The audience files into the theater.
Lights fade out, chatting subsides.
Lights up.

                                                             

                                                  

                                                                                                                               
                                                                                      
                                                                                                                                       
                                                     
     

               a figure enters from stage left.                                                                  
They are holding a skill.                                                                                                                                                                             
                                                                                                                                          
                                                                                                                                        


.                                                          

                                                                                                                                          
                                                                               

Lights fade out.
Applause.

The audience files out. They loiter in the lobby, they go out for drinks, pizza, etc. Some of them talk about the performance (to each other, to friends they meet after the show) enthusiastically, some of them regret the two hours, most in-between. They go home, go to sleep, go on with their lives.

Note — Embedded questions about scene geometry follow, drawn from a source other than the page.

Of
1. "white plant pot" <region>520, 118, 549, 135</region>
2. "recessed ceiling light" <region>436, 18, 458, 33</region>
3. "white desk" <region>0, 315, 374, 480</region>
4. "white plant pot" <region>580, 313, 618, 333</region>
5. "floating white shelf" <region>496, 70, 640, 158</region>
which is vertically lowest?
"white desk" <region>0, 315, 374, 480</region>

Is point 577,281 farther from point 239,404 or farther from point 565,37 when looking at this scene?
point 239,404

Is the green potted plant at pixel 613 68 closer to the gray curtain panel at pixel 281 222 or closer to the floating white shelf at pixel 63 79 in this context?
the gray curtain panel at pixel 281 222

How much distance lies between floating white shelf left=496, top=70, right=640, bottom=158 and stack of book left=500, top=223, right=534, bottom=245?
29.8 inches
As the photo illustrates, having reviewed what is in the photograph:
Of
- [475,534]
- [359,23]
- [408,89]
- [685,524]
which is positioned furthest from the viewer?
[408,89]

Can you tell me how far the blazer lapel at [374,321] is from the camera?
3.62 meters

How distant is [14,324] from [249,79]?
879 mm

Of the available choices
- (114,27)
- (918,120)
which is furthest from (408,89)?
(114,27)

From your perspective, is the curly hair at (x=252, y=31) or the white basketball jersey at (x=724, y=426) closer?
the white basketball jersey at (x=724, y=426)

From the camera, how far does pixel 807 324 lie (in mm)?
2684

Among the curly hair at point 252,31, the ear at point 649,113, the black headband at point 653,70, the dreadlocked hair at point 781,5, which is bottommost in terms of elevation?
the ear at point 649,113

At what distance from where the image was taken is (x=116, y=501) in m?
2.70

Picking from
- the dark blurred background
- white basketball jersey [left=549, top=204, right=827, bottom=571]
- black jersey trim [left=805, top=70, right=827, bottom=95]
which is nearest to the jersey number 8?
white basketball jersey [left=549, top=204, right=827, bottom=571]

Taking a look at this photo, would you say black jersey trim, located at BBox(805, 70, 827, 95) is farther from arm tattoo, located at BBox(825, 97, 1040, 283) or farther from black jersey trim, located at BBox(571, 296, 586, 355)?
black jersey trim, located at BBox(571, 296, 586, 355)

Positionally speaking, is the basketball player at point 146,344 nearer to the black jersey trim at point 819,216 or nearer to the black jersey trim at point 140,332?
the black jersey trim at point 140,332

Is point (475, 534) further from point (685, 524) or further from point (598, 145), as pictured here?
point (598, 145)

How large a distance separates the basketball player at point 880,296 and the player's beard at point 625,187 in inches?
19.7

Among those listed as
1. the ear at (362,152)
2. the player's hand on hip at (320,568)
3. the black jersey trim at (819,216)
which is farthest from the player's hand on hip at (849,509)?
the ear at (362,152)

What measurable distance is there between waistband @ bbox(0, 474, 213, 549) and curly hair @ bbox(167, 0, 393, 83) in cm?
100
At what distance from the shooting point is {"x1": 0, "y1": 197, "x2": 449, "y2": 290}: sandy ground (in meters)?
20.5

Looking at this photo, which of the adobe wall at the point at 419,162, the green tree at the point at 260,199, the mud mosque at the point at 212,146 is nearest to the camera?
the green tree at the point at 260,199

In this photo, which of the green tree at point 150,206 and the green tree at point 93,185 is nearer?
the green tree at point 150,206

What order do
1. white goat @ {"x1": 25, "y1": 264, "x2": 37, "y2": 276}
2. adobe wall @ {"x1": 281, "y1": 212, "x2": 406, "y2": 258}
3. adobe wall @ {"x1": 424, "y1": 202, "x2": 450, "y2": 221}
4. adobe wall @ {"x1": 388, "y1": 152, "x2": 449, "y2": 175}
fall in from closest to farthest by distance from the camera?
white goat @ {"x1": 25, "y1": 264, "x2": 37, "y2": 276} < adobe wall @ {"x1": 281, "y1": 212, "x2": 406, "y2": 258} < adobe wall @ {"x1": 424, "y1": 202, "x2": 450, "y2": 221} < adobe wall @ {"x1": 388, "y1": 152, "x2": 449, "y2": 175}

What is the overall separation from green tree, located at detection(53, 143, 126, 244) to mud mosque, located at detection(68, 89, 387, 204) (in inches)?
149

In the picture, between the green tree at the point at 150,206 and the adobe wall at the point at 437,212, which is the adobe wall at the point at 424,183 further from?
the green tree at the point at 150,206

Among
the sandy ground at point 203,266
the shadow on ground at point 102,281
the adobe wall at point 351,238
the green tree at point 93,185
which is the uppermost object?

The point is: Nobody in the audience saw the skull as a Hamlet reference. It didn’t even occur to them.

A woman sitting in the third row, dead center, saw a person carrying a skull:
Oh I get it,” she thinks, “it’s like this is a murderer, they just killed someone…!” (as opposed to: “this is Hamlet”)

Oh I get it,” thinks her friend, “it’s like the skull represents the inner life, like we’re all the same on the inside…” (again, not “Hamlet.”)

Oh I get it,” thinks another, further back to the right, “this is a doctor, some kind of anatomist…”

More: “–an occultist?”
“–an archaeologist!”
“–is it a Halloween decoration?”

(Nobody saw Hamlet)

“–perhaps this character is an artist, preparing a still life? Like a memento mori?”
“–or the performance itself is the still life?”
“–it must represent fear…”
“–y’know maybe this person just happens to be carrying a skull?”
“–this has got to be a Marina Abramovic reference”
“–maybe a deconstructed Hirst…?”
“–The Punisher!”
“Oh, I get it–” thinks one, “–they’re just trying to be weird or random.”

A whole web of connotations crisscross the infinitude of the symbolic landscape, refusing to collapse to that particular reference.

Better still: A single audience member sees Hamlet. She brings this up in conversation afterwards. Her remark receives the same appreciative nods.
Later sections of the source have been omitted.